MASON CITY ñ The irony of the Mason City Public Library renovation is inescapable. Some have asked: Why spend so much ($9.2 million) to improve the physical building when much if not most of the future growth will be in electronic offerings?
By Joe Buttweiler|Second of two parts
Yesterday: Library circulation, online contacts growing fast
MASON CITY ñ The irony of the Mason City Public Library renovation is inescapable.
Some have asked: Why spend so much ($9.2 million) to improve the physical building when much if not most of the future growth will be in electronic offerings?
Library Director Mary Markwalter sees the upgrade as meeting two very real needs of the community. One was to preserve a gem of a building, while the other was to provide modern services.
By slightly more than a 60 percent margin, Mason City voters approved a $7.65 million bond issue for the renovation in 2007.
The addition of more computers and bandwidth and addition of more online resources was needed to serve an increasingly tech-savvy population, while the overall upgrade and addition of a coffee shop responds to their sense of historic preservation and desire for comfort.
“People come for a lot more than books,” Markwalter said. They come for research in print and online, for access to computers, for tax forms, lunch, meetings and other get-togethers. “More and more they come to use the Wi-Fi.”
Use of wireless access at the library has been increasing steadily, she said.
Many come to the library to use items and/or services they do not have at home, she said.
Mike Halloran, who was reading a magazine and newspapers in the Denison Room, is a good example.
He said he likes that the library is basically the same but with nicer carpeting and furniture. “I’ve noticed this room is quieter now than it used to be,” he said.
He said he likes to use the computers at the library. He doesn’t have one at home, so uses the ones there to pay bills and take exams online for his job as a nursing assistant.
Markwalter said the library has increased the number of newspapers it gets so patrons have more access.
A comprehensive brochure was developed during renovation to help patrons make better use of the physical and virtual offerings of the library.
Signage was improved inside and outside of the building. While many signs were in place previously, it wasn’t until people were using the library and asking staff questions that it was apparent where additional signs were needed to help people find what they need, Markwalter said.
The same goes for furnishings. Not all of them had arrived before the opening. Once all of it is onsite, much of it will be rearranged, she said. “We’ve seen how people use the library and where they like to spend their time,” Markwalter said.
People seem to enjoy the entire building.

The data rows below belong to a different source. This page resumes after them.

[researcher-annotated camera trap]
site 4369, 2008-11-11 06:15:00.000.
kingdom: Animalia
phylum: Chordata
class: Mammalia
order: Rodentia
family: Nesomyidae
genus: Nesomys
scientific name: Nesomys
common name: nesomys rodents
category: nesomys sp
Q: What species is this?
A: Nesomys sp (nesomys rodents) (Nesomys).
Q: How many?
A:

“It’s just a really nice place,” said Julie Kim of Mason City, admiring the renovated surroundings while stopping in recently to check out some books.
She said the library is being used as a community center. “I see people meeting for lunches and they talk business.”
She said she can’t wait until the weather’s nice to go outside and enjoy the natural area behind the library, testimony again to the library’s draw as a great place to spend time.
“It’s not just walk in and get your stuff and leave,” Markwalter said. “People are spending more time here.”
It’s like a knowledge park, she said.